Cibercultura: e isso existe? Admitamos cautelosamente – para utilizar um termo banalizado pela informática – que está a instalar-se. Mais do que isso seria precipitado, num momento em que o analfabetismo funcional é um facto (pense-se na falta de à-vontade com que muitos «enfrentam» as novas tecnologias), que a globalização tem sido feita à custa da exclusão, que o acesso «iluminado» ao universo online é ainda uma série de boas vontades apenas pontualmente concretizadas. O «ciberconvertido» dirá que os critérios quantitativos são inadequados ao campo cultural (não foram as nossas maiores heranças culturais privilégio duma minoria?), o céptico contra-argumentará alegando que na época da cultura de massas há que contar com o veredicto do número. Ora, de todas as dimensões a que podemos associar o prefixo «ciber», apenas uma atingiu um grau suficiente de disseminação e de «massificação», mesmo que muitos hesitem em adjectivá-la como «cultural»: os videojogos. Numa frase curta: todos (ou quase) já jogaram frente a um ecrã.

Afinal, os videojogos existem há 37 anos (não se trata de gralha: o primeiro intitulava-se Space War e surgiu em 1962) e fazem cada vez mais parte da nossa vivência, a ponto de existir actualmente uma vaga de revivalismo pelos jogos primitivos, algo só por si digno de análise sociológica. Não que tais análises abundem: os interesses de investigação têm tido na grande maioria dos casos uma vertente psicologizante, em busca dos efeitos (e eventual perniciosidade) dos videojogos nas crianças. Ora, nem estas detêm a exclusividade do consumo nem a abordagem pelos «efeitos» é a mais relevante. Dum ponto de vista cultural, e apesar do risco de acusações de «funcionalismo», talvez seja preferível perguntar: o que há afinal nos videojogos que faz com que atraiam cada vez mais público?

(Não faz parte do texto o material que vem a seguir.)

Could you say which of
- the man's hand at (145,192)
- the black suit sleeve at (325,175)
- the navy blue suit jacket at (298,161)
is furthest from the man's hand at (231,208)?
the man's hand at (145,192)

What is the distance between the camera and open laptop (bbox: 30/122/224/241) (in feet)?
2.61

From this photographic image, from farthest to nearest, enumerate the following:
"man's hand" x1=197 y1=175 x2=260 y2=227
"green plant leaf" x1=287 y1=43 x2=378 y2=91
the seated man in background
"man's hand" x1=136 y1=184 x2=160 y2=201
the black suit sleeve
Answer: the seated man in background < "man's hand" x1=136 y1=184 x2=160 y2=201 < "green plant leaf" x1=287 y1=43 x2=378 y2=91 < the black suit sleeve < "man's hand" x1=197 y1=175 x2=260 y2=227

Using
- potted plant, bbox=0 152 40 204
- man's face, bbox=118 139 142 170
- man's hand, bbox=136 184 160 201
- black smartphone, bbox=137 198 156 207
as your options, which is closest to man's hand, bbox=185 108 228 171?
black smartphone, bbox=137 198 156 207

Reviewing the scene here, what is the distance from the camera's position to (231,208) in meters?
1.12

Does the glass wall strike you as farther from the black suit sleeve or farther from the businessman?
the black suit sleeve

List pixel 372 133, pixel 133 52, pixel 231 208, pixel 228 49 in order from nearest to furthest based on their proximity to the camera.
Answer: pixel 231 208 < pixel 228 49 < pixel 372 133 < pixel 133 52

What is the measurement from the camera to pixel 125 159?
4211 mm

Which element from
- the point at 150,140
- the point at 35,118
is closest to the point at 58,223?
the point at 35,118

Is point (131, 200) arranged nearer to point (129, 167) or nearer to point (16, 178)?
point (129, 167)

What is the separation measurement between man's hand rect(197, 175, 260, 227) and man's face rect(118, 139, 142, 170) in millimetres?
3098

Mais do que uma perspectiva funcional, a questão apela a um recuo fenomenológico que nos diga qual a experiência fundamental propiciada pelos videojogos. Das formas de chegar a uma resposta, a que mais nos atrai é o recurso ao conceito de género. Basta um grau mínimo de iniciação neste universo para se saber que são múltiplas as categorias de videojogos (arcade, aventura, estratégia, wargame, etc.). Mesmo pondo de parte o facto de tais classificações serem essencialmente intuitivas (há quem procure devolver-lhes a cientificidade perdida), servem como primeiro ponto de referência a caminho do objectivo fundamental, que é o de saber se sob o múltiplo podemos encontrar o uno, isto é, se há, ao nível da experiência do jogador, algo que atravesse todos esses géneros.

Tudo indica que sim, quanto mais não seja pelo facto de as diferentes categorias estarem a «hibridizar-se» e a convergir para esse «super-género» que é a realidade virtual. Se jogos como os de plataformas ou de arcade nos dão a experiência de uma progressão espacial, e se outros como os de simulação, fazendo jus ao próprio nome, permitem experimentar uma realidade sem contra-indicações, em todos eles parece ser comum a possibilidade de entrar num universo distinto do do quotidiano, de encarnar (mesmo que não na pele) outras personagens.

Perguntar-se-á se isso é bom ou mau e que tipo de consequências daí resultarão, seja do ponto de vista individual seja do ponto de vista da sociedade. Ao dirigir o olhar para o indivíduo, a acusação mais comum é a de que os jogos podem ser algo da ordem do vício, ao ancorarem o sujeito numa realidade puramente artificial. Receios pertinentes, mas pouco fundamentados enquanto houver algo de físico (o joystick, o ecrã) a mediar a interacção. No momento em que esta mediação desaparecer – o filme eXistenZ mostra-nos uma etapa intermédia em que o corpo carece de uma mutilação para se conectar –, será tempo de reavaliar a situação. Enquanto tal não passa de ficção, talvez não fosse má ideia deslocar o nosso olhar para algo que já está plenamente instalado, algo ao nível do social. Se podemos falar de uma geração joystick é porque praticamente todos os artefactos tecnológicos emulam o universo dos videojogos. Seja o simples levantamento numa caixa Multibanco, seja a coordenação de uma régie num estúdio de televisão, as interfaces e formas de interacção são as que foram inauguradas pelos videojogos. Quem cresceu a jogá-los tem-nas como segunda natureza. McLuhan falava da tecnologia como extensão. Deveremos acrescentar Darwin e falar de uma sobrevivência dos mais aptos?